_What the task requires_: Starting with the line that contains "From the given set" and continuing through the end of the material, lay out each line as one string in a JSON list, leaving out blank lines.
**********
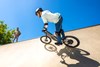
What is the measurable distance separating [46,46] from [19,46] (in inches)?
80.4

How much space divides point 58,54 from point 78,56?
1022 mm

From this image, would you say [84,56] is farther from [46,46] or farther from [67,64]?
[46,46]

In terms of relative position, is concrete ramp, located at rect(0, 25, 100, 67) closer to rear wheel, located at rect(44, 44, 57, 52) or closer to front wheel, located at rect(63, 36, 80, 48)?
rear wheel, located at rect(44, 44, 57, 52)

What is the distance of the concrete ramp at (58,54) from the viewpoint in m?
7.46

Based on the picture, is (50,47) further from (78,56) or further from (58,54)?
(78,56)

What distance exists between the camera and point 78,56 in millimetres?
7887

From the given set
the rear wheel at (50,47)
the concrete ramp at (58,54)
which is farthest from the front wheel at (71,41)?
the rear wheel at (50,47)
**********
_Solved exercise_:
[
  "From the given set",
  "the rear wheel at (50,47)",
  "the concrete ramp at (58,54)",
  "which is farthest from the front wheel at (71,41)?",
  "the rear wheel at (50,47)"
]